■ Exercise requirements:
1. Name every triptan drug listed in the passage on migraines during pregnancy.
2. From the passage on migraines during pregnancy, print the words starting with "Consequently, these women" and going on through "of Public Health.", with no changes.

■ Document section:
──────
An estimated 20 percent to 80 percent of women suffer migraines during pregnancy, according to Dr. Katerina Nezvalova-Henriksen, of the University of Oslo, Norway, and colleagues.
“Many migraineurs may experience an exacerbation of their symptoms at the beginning of the first trimester,” they note in the December issue of the headache journal, Cephalalgia.
Consequently, these women may need to take anti-migraine medications early in pregnancy, “which also corresponds to the most vulnerable period of fetal development.”
To narrow down which women were likely to need migraine medications during pregnancy, the researchers analyzed data from the Norwegian Mother and Child Cohort Study—an observational study of 60,435 pregnant women recruited between 1999 and 2006 and conducted by the Norwegian Institute of Public Health.
After adjusting for a variety of factors, pregnant women who reported getting less than 5 hours of shuteye each night were 50 percent more likely to use anti-migraine drugs than women who slept for longer each night.
Overall, 3840 (roughly 6 percent) women reported having a migraine during the first 5 months of pregnancy. Of these, 2525 (about 73 percent) reported using migraine medications during pregnancy, the researchers report.
The most common migraine agents used included non-narcotic analgesics (54 percent) and so-called triptans (25 percent). Triptan migraine drugs include Imitrex, Amerge, Axert, Frova, Maxalt, Relpax and Zomig.
──────
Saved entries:

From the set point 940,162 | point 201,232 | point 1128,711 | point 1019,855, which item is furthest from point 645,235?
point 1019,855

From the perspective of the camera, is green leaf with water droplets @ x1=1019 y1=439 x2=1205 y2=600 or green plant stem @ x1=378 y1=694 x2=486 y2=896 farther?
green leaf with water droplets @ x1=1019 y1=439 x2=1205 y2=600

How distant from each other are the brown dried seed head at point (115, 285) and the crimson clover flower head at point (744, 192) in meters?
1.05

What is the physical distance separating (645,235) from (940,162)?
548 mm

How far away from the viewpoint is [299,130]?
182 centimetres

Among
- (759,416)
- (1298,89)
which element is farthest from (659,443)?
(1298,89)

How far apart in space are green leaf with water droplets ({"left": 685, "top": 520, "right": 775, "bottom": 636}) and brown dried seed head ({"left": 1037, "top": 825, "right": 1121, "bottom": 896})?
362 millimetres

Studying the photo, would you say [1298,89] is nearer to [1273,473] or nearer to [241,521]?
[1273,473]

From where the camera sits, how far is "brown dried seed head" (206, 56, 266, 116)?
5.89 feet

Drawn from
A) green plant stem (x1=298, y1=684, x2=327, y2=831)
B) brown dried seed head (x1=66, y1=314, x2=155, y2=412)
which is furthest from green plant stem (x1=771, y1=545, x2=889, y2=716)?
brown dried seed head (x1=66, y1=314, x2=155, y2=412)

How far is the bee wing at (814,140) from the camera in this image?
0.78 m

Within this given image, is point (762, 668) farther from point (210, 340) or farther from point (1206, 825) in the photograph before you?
──────
■ Responses per task:
1. Imitrex, Amerge, Axert, Frova, Maxalt, Relpax, Zomig

2.
Consequently, these women may need to take anti-migraine medications early in pregnancy, “which also corresponds to the most vulnerable period of fetal development.”
To narrow down which women were likely to need migraine medications during pregnancy, the researchers analyzed data from the Norwegian Mother and Child Cohort Study—an observational study of 60,435 pregnant women recruited between 1999 and 2006 and conducted by the Norwegian Institute of Public Health.